● WHAT IS EXPECTED: The lines below, from the one holding "scientific name: Bos taurus" through the one holding "genus: Cervus", are to be restated word for word, with all images left out.

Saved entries
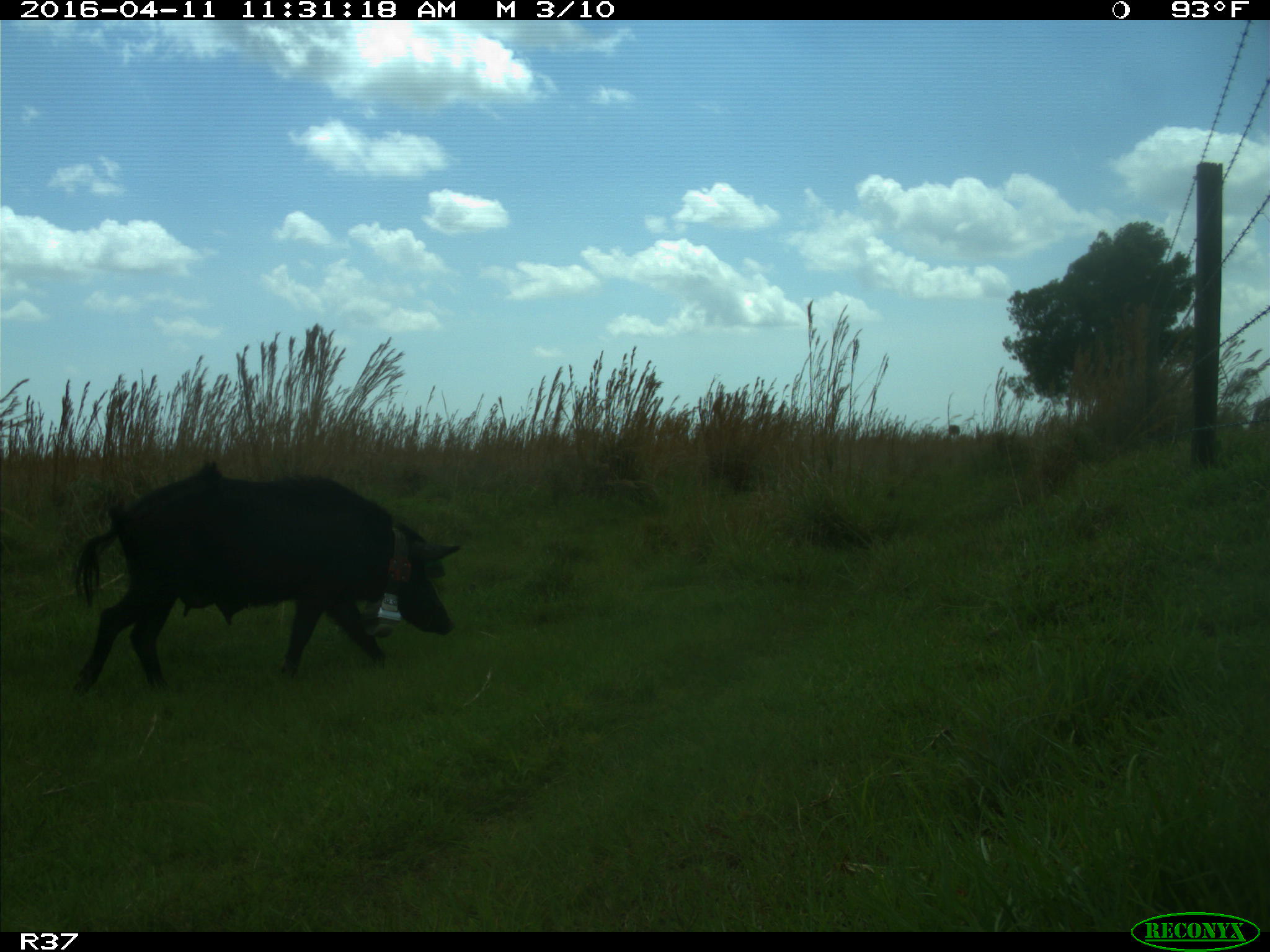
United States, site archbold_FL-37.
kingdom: Animalia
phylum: Chordata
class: Mammalia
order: Artiodactyla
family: Suidae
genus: Sus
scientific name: Sus scrofa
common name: wild boar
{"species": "Sus scrofa (wild boar)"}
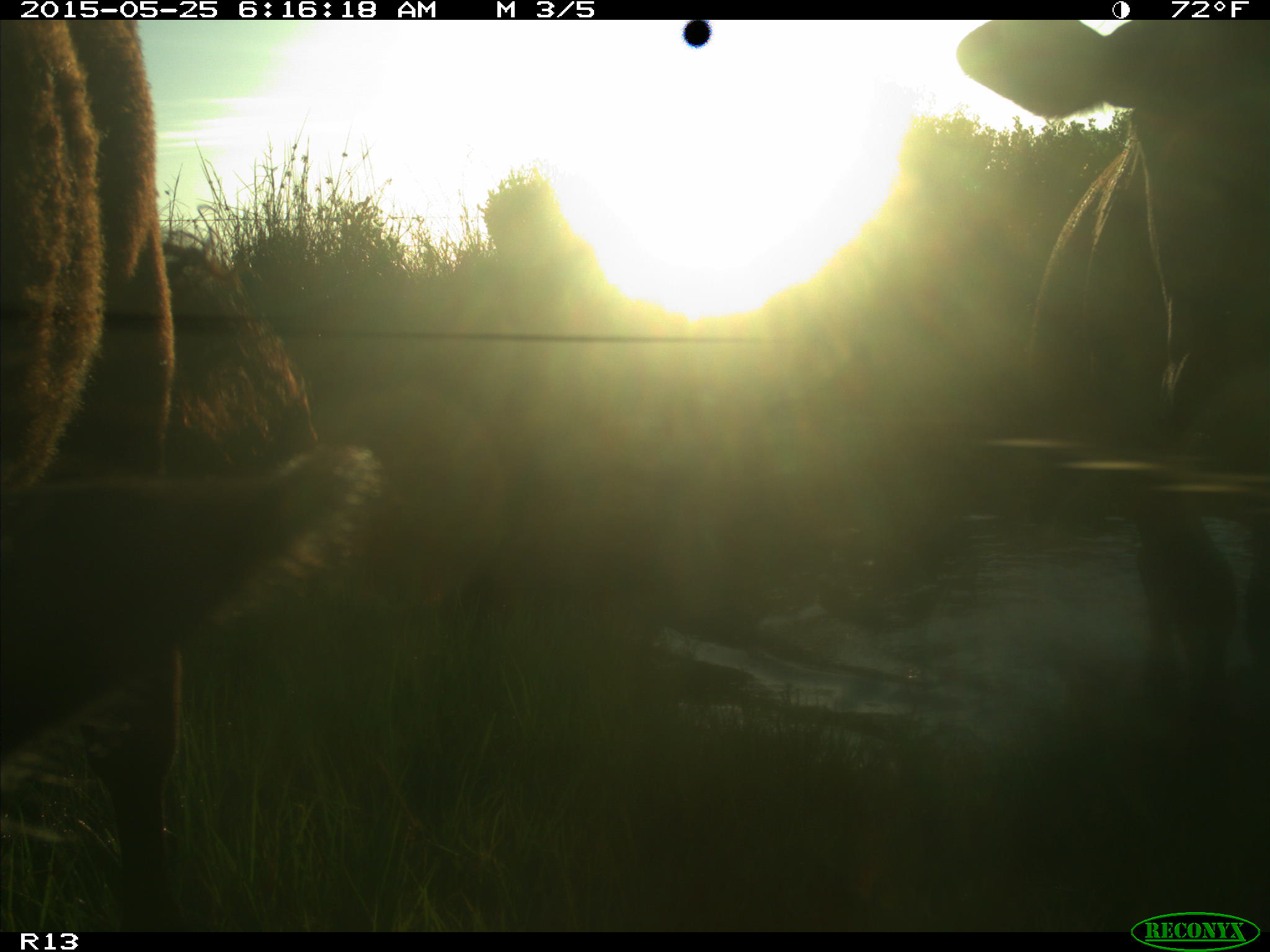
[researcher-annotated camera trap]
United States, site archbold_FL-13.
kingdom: Animalia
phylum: Chordata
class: Mammalia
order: Artiodactyla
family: Bovidae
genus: Bos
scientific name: Bos taurus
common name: domestic cow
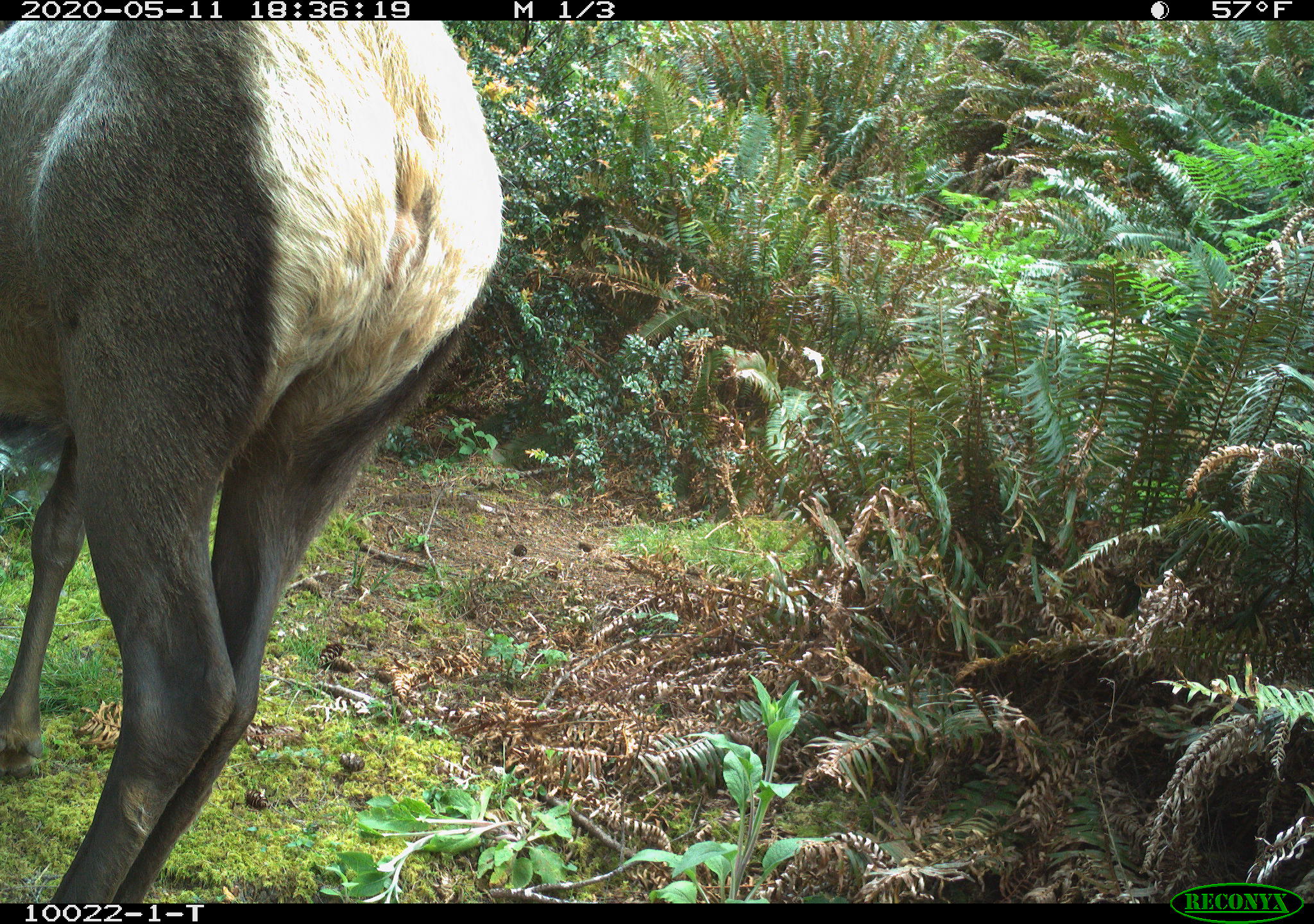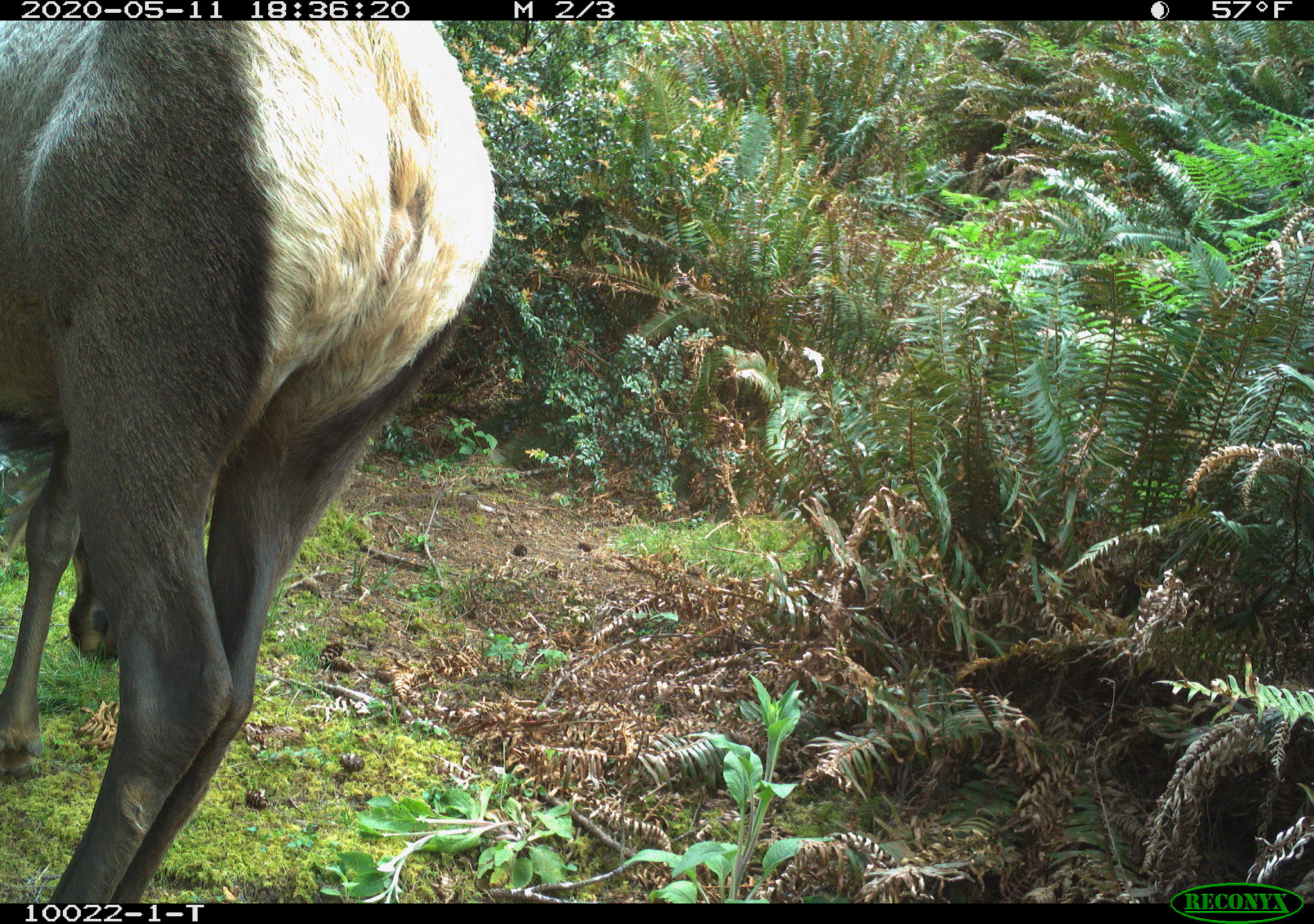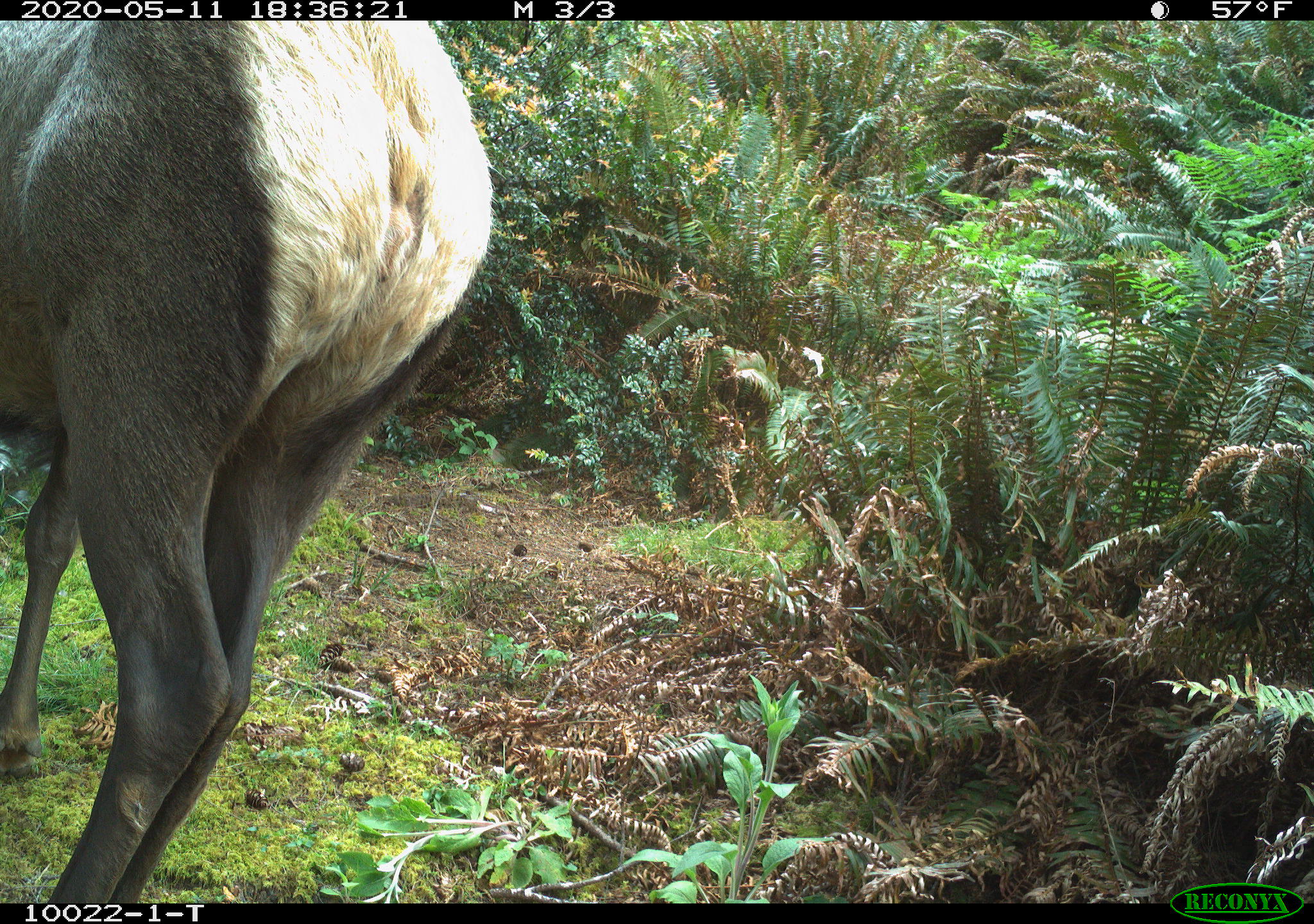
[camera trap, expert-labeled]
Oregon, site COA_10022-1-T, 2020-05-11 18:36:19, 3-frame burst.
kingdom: Animalia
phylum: Chordata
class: Mammalia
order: Artiodactyla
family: Cervidae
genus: Cervus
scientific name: Cervus canadensis roosevelti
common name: roosevelt elk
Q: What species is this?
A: Roosevelt elk (Cervus canadensis roosevelti).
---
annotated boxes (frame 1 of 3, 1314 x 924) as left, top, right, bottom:
roosevelt elk: 5, 26, 510, 893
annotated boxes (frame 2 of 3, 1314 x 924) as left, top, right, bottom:
roosevelt elk: 1, 26, 501, 899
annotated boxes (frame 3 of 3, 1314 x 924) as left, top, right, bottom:
roosevelt elk: 7, 28, 503, 895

● OUTPUT FOR THIS EXERCISE:
scientific name: Bos taurus
common name: domestic cow
[camera trap, expert-labeled]
Oregon, site COA_10022-1-T, 2020-05-11 18:36:19, 3-frame burst.
kingdom: Animalia
phylum: Chordata
class: Mammalia
order: Artiodactyla
family: Cervidae
genus: Cervus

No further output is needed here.